Maybe someone very special knew of “Snow den” long before the 1980’s. Maybe he was created for just such a purpose. And if one snowflake can produce so much mayhem imagine what a storm, a treasure, of them could do …… and then the hail. Just a thought. I think the general needs to apologise, …… and quick, for his horrendous abuse of the God-given US constitution. Then he should resign without a pension. ;o)

Araldo (profile) says:

General Alexander, already has more power in his hands

than that of Lavrentiy Beria the infamous secret service

chief during Stalin’s rule of the Soviet Union. Now, he

wants to destroy the freedom of the press. Alexander and

his minions are not different that other human beings

anywhere (it is anthropological) when given uncontrolled

power they become arrogantly dangerous. It is time to

stop the madness before it is too late!

gregfullmoon (profile) says:

'We'll First Get the Facts' says Gen. Alexander..

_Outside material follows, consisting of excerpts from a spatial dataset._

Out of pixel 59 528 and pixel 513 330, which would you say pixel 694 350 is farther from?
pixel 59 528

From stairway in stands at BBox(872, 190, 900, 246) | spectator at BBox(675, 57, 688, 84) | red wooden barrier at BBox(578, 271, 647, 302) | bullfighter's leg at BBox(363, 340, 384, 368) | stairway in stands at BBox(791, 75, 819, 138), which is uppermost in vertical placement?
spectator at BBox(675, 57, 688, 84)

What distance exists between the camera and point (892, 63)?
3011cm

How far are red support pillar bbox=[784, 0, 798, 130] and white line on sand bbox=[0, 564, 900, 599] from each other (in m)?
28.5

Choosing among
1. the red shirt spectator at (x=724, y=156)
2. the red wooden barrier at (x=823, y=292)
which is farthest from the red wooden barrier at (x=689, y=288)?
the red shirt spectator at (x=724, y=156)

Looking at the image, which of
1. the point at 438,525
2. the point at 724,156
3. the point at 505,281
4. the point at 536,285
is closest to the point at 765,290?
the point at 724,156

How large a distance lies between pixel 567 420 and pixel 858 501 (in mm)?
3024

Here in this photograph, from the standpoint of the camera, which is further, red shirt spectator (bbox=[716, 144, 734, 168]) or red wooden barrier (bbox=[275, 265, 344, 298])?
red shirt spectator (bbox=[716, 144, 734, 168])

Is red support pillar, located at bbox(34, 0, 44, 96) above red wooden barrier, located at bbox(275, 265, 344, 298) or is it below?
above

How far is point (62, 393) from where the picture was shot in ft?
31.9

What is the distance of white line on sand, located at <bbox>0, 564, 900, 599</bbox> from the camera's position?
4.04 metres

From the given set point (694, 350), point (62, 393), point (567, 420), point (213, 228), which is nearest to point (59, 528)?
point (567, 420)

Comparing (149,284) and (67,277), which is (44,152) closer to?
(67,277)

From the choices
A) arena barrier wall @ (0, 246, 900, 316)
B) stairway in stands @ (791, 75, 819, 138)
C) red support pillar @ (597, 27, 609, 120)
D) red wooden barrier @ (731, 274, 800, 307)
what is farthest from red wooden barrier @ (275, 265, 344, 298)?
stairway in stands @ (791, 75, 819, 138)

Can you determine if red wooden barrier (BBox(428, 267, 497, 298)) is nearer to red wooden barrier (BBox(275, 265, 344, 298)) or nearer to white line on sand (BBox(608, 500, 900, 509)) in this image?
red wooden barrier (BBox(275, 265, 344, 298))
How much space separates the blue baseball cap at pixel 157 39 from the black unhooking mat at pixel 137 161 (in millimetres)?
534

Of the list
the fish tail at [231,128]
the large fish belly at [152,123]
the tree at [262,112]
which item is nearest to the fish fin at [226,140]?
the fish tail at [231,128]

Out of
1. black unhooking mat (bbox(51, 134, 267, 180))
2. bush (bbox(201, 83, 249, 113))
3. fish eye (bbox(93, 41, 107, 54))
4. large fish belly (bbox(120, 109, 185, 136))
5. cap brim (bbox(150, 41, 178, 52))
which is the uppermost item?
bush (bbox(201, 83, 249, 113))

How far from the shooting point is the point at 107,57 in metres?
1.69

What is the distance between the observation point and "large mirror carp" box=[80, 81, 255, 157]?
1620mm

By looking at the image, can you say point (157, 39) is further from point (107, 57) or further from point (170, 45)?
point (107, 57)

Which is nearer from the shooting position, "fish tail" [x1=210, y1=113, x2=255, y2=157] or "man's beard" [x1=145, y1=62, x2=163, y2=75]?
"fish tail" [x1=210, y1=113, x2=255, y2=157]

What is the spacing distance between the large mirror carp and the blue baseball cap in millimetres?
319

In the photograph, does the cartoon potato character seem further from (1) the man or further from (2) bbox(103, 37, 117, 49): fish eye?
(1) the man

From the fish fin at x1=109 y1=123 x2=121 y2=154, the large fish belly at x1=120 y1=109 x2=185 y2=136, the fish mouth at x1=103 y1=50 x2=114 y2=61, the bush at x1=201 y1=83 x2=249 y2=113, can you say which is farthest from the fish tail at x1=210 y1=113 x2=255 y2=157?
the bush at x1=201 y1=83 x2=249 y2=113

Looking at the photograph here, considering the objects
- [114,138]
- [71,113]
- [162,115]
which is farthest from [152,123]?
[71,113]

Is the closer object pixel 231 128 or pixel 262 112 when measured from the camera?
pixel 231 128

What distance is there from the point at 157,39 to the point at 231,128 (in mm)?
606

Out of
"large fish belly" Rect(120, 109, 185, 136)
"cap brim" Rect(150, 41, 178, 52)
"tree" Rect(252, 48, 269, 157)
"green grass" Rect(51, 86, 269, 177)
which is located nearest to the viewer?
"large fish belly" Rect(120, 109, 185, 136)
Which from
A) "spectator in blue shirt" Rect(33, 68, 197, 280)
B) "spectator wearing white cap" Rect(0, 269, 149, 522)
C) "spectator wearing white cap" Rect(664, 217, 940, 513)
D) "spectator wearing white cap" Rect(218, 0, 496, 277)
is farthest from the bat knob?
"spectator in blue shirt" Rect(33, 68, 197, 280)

‘We’ve learned from 9/11’ he says. Early in the interview he claims to not having sufficient data on the pre 9/11 movement of the alleged 19 hijackers.
Overseas Intelligence and Intelligence in the USA made many reports to Authority prior that fateful Tuesday about suspicious stuff pointing to planes, hijackings and bombs.

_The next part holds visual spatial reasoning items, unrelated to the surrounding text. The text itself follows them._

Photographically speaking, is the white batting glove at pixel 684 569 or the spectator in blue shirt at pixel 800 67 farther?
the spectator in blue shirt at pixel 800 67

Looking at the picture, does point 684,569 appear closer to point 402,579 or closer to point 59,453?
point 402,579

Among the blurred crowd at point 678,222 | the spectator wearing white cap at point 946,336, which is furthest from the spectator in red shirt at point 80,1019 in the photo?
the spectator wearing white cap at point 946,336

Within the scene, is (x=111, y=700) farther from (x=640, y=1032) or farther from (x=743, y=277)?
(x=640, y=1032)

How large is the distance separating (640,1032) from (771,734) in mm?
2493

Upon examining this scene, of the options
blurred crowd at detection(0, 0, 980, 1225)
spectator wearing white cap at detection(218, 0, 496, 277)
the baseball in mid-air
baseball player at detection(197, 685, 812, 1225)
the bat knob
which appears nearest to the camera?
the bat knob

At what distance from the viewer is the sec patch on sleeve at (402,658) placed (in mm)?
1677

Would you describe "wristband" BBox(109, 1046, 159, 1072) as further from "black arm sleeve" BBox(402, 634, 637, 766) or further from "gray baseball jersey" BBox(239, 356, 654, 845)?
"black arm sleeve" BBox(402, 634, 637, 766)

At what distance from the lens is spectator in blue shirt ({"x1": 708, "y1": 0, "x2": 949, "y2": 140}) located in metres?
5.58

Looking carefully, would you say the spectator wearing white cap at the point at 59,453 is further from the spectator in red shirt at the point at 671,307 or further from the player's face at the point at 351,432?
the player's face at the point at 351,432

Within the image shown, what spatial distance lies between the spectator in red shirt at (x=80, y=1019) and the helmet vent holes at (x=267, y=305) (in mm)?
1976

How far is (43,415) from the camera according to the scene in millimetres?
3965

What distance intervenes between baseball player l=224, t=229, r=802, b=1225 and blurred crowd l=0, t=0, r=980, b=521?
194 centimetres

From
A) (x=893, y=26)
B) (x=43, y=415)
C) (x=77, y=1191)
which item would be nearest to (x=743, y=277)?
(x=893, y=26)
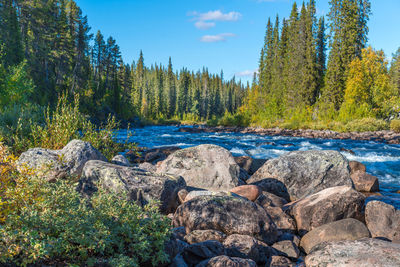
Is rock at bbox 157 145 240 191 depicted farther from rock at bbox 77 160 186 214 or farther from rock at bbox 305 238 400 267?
rock at bbox 305 238 400 267

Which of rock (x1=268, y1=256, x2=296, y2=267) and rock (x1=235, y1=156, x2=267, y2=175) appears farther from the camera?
rock (x1=235, y1=156, x2=267, y2=175)

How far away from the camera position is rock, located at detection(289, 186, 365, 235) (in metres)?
5.04

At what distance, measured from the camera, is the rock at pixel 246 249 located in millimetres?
3514

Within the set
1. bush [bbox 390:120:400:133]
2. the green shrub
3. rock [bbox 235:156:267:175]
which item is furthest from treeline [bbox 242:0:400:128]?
the green shrub

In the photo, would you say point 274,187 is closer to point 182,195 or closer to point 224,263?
point 182,195

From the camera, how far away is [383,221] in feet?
16.1

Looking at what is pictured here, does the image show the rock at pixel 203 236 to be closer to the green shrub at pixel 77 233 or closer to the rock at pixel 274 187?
the green shrub at pixel 77 233

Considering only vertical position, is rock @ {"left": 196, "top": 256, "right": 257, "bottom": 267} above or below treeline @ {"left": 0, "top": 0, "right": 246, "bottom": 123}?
below

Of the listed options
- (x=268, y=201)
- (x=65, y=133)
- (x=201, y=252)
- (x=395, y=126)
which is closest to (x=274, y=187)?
(x=268, y=201)

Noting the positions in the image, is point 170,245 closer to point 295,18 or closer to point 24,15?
point 24,15

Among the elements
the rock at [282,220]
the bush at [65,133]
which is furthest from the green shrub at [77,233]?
the bush at [65,133]

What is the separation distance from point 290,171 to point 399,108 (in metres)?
32.3

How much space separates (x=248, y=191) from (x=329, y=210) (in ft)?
5.48

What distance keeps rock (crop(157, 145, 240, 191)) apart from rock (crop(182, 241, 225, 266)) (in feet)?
10.4
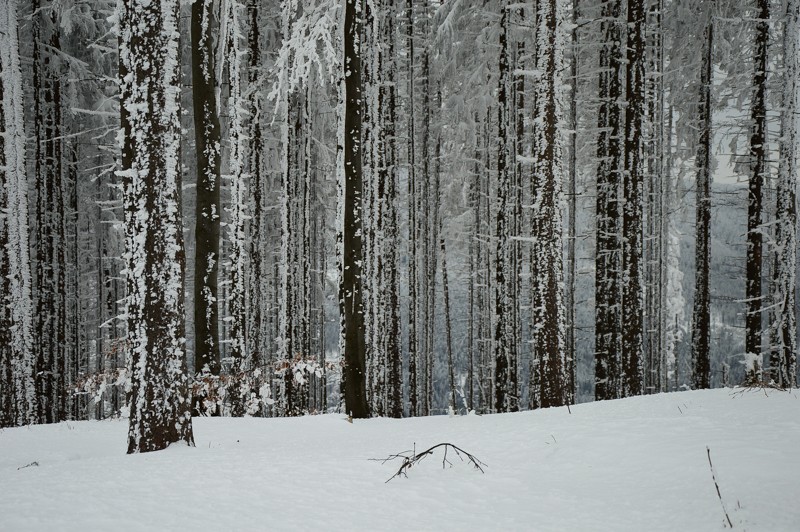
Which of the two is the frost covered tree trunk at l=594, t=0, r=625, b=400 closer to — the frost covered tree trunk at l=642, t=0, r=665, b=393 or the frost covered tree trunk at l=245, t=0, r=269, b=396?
the frost covered tree trunk at l=642, t=0, r=665, b=393

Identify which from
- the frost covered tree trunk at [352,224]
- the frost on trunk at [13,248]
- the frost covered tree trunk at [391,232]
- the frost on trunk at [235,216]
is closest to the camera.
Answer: the frost covered tree trunk at [352,224]

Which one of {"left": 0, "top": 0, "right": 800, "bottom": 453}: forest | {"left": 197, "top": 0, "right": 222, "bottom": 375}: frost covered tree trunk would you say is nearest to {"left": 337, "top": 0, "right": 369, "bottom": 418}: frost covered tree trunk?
{"left": 0, "top": 0, "right": 800, "bottom": 453}: forest

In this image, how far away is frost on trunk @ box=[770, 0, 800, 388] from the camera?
36.7ft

The Authorities quashed it, letting 9/11 run. Why would they do this? The people who protect our interest, why quash their own Intelligence operatives bringing forward field intel, not just ‘snoop’ gathered from phones?

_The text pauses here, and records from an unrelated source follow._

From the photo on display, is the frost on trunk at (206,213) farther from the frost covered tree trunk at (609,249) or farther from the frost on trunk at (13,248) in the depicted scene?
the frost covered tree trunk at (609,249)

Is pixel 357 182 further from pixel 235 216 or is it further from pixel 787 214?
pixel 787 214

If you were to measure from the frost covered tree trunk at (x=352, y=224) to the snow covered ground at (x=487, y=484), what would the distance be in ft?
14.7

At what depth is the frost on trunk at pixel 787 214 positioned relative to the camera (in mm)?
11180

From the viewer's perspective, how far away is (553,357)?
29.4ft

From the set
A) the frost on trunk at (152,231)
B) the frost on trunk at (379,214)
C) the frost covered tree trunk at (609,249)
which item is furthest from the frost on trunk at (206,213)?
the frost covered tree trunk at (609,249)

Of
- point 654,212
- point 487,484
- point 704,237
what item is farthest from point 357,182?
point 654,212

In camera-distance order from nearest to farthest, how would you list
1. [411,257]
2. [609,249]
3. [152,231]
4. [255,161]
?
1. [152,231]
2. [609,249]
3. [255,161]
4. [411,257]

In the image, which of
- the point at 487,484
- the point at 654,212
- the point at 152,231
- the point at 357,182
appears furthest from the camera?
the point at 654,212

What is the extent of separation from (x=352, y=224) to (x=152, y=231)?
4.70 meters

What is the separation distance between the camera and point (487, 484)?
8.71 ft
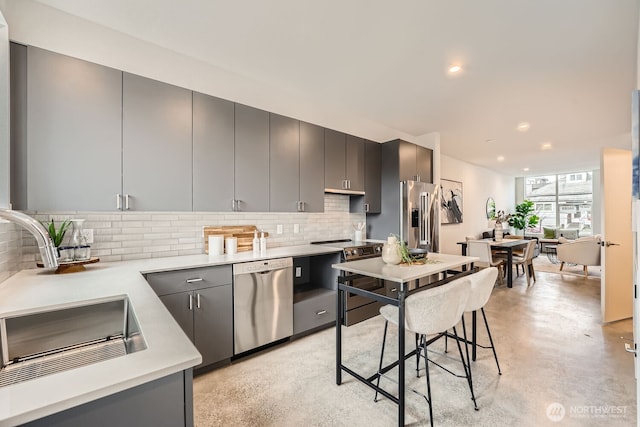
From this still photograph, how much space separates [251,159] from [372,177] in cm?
190

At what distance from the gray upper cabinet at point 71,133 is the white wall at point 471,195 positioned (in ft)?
18.4

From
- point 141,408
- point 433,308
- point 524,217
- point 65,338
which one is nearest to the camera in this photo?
point 141,408

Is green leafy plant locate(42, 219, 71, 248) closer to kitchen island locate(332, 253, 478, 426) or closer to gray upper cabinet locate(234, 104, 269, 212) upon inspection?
gray upper cabinet locate(234, 104, 269, 212)

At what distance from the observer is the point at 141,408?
0.69 metres

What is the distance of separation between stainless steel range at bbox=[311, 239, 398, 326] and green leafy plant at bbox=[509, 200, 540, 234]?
7.11 meters

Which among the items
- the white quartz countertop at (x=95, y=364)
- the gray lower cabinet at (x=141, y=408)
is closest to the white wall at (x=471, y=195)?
the white quartz countertop at (x=95, y=364)

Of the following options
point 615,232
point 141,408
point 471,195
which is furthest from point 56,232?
point 471,195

Gen Alexander then refers to the 9/11 Commission report taking a few references from it to bolster his smooth and melodically backed (notice the fluffy muzak in the background, real psyche op) employment of that Grand Lie as justification of his/their Empire.

Jeez if the Intelligence haven’t worked out what happened on 9/11 by now, they’ve got no hope of spotting the enemy. The enemy of the people are running the Spy Operation. The same guys that gave the World ‘A New Pearl Harbour’, what do you think William Kristol and Robert Kagan?

http://en.wikipedia.org/wiki/Project_for_the_New_American_Century

Collateral Damage;

http://wikispooks.com/wiki/Document:Collateral_Damage_911

It’s not rocket science. More a bit of inconvenient truth.

Also as to the lie of ‘meta data’; New Zealand’s Nicky Hagar gave evidence to the European Parliamentary inquiry into Echelon the 5 Powers spying alliance comprising USA, UK, Canada, Australia and New Zealand. The first link is Nicky describing how he gained the information sufficient to write his book ‘Secret Power.’ The second is his testimony to the Europeans 23/24th April 2001. Not long before that fate full Tuesday, and guess what? He said they the Echelon partners, particularly the USA were using it extensively for corporate and industrial espionage.

http://www.nickyhager.info/researching-echelon/

http://cryptome.org/echelon-nh.htm

It’s a tool of the Banksters;

http://www.informationclearinghouse.info/article30605.htm

Obviously the Banksters wanted 9/11. What do you think?

gctuser says:

how many operators are needed to run siri?

love the part (around min 21:00) where he calculates the number of analysts required to handle the phonecalls collected in france/month. he comes up with a number of nearly 100k french speaking anylysts (to write down, translate and analyse the conversations.

Makes me wonder how many operators are employed by apple to provide siri – must be millions!